Excerpt from a dataset:
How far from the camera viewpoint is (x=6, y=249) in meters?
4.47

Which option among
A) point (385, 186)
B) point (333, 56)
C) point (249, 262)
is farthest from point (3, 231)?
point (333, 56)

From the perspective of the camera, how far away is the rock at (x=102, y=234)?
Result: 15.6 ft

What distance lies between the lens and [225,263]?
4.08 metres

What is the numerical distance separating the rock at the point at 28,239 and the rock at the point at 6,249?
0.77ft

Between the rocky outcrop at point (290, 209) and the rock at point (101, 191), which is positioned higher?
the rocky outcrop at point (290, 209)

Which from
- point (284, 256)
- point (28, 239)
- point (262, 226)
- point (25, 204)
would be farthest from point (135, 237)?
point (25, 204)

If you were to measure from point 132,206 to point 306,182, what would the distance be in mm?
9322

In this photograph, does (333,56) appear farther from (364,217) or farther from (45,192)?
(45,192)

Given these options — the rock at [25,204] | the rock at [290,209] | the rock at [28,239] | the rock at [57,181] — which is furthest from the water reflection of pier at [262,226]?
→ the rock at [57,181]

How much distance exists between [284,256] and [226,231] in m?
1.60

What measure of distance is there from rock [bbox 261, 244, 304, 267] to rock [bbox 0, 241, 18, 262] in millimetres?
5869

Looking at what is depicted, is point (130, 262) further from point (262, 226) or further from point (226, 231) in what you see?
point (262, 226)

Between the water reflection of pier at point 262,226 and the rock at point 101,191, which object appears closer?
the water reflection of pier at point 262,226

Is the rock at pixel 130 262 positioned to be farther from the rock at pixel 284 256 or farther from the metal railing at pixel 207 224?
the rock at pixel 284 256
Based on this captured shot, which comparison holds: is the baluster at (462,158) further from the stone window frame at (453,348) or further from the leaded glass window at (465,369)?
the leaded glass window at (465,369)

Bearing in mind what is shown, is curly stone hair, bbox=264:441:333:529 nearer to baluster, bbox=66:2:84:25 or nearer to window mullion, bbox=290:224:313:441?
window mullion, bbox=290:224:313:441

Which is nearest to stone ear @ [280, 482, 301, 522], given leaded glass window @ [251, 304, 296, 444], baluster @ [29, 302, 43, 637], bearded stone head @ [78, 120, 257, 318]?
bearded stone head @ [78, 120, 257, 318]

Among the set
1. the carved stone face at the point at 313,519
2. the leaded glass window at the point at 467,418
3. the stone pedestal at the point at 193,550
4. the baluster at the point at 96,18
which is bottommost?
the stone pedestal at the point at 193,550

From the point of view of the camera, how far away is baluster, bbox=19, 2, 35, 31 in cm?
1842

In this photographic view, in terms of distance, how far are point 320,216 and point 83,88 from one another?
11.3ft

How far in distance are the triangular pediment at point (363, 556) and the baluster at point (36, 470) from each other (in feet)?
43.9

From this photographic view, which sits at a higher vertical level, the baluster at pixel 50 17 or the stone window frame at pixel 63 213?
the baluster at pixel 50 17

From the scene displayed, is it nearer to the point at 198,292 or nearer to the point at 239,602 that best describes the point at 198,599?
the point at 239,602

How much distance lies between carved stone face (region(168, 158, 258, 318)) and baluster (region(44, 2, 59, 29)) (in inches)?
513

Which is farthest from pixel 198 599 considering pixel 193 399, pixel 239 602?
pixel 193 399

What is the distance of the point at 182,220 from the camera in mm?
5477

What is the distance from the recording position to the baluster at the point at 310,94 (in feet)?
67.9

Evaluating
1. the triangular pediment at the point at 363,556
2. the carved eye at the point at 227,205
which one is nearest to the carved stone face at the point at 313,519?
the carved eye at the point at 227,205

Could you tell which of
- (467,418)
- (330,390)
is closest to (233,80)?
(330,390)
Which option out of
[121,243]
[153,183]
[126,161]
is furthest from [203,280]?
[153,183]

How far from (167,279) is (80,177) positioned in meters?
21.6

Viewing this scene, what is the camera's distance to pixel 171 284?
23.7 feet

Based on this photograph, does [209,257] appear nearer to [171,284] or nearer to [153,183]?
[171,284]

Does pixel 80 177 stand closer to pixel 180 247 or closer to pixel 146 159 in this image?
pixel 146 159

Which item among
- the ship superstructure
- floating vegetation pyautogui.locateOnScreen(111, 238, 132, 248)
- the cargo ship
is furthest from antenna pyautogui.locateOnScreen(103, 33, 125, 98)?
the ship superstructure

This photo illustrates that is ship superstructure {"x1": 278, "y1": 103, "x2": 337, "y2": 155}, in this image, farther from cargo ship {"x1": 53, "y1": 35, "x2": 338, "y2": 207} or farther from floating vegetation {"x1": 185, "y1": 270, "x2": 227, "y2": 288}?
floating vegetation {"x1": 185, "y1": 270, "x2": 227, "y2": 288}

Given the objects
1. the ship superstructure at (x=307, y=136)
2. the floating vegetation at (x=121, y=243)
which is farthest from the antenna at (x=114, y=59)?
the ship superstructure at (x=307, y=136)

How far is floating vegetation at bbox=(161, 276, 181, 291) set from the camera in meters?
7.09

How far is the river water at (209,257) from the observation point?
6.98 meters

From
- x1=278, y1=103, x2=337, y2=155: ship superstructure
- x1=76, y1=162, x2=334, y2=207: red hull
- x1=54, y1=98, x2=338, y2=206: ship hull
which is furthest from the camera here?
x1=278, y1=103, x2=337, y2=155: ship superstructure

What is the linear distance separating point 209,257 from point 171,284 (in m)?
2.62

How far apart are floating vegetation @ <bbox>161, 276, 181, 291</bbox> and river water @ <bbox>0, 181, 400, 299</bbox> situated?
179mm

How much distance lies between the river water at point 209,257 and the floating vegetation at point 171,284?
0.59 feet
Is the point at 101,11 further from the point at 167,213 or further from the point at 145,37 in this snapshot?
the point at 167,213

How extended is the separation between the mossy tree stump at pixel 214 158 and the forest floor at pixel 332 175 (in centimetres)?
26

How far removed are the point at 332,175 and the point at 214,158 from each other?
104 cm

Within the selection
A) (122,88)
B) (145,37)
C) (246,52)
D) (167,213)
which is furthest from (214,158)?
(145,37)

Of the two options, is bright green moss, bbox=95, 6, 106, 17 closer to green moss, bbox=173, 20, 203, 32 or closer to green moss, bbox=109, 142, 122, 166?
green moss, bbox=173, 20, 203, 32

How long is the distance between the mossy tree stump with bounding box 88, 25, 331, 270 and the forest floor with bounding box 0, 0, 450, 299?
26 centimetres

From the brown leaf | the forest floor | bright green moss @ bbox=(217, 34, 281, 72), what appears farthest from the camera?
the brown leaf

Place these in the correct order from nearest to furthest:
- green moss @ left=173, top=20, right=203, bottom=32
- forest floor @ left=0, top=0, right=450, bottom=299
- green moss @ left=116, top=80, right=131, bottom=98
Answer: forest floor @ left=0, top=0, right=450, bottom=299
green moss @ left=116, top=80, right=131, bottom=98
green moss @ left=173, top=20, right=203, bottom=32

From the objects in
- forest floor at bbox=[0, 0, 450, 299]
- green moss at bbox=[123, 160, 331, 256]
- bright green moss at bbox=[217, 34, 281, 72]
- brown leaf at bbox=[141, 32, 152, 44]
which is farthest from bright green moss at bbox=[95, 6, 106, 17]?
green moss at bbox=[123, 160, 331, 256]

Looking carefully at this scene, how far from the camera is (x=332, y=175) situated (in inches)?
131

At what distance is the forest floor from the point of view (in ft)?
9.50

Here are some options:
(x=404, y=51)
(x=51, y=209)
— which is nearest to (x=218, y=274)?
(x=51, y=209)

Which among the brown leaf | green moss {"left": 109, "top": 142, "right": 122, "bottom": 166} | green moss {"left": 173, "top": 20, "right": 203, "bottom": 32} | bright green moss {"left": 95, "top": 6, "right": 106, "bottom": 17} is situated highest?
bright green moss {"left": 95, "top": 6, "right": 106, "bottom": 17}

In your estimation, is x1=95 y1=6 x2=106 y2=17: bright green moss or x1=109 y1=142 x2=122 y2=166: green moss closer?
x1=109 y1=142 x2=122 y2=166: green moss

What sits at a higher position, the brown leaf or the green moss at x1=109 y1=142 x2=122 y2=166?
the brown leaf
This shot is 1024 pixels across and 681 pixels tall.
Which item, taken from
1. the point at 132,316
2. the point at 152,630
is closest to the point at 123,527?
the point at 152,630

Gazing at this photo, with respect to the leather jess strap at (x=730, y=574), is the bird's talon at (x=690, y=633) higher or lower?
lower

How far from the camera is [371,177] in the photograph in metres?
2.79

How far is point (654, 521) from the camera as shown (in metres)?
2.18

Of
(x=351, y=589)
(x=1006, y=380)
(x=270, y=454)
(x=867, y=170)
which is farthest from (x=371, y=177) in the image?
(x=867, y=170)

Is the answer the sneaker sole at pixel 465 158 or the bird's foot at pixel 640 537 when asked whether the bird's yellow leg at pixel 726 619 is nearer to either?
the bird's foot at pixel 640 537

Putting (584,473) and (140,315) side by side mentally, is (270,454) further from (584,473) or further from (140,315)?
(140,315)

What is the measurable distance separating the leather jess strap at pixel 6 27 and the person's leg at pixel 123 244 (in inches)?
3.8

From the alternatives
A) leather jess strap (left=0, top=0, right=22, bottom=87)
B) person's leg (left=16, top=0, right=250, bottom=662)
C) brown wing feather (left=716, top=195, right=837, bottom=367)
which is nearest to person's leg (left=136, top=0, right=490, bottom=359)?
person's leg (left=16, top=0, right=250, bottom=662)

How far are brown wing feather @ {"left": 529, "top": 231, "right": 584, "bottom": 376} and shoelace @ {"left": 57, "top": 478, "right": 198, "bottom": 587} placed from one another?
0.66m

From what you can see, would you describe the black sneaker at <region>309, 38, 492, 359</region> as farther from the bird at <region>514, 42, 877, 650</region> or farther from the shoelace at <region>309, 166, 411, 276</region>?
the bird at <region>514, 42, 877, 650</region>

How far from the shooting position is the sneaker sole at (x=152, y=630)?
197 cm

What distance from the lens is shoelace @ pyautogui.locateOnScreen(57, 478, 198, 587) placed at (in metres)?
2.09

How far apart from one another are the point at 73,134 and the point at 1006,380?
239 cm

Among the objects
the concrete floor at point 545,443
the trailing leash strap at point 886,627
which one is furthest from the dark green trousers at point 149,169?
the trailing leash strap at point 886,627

**The request**
Exactly as written, give again every line from the one containing "How far are brown" through the last line of the material above, and no other lines.

**Written reply**
How far are brown wing feather @ {"left": 529, "top": 231, "right": 584, "bottom": 376} and shoelace @ {"left": 57, "top": 478, "right": 198, "bottom": 587} placed from one another?
0.66m

From what you can see, would you describe the black sneaker at <region>309, 38, 492, 359</region> as farther from the bird at <region>514, 42, 877, 650</region> or farther from the shoelace at <region>309, 166, 411, 276</region>?
the bird at <region>514, 42, 877, 650</region>

How far from the shooting position is the sneaker sole at (x=152, y=630)?
197 cm

What distance from the lens is shoelace @ pyautogui.locateOnScreen(57, 478, 198, 587) placed at (in metres)?
2.09

How far apart from one another are the point at 73,134 and the point at 1006,380?
239 cm

Among the objects
the concrete floor at point 545,443
the trailing leash strap at point 886,627
which one is furthest from the dark green trousers at point 149,169?
the trailing leash strap at point 886,627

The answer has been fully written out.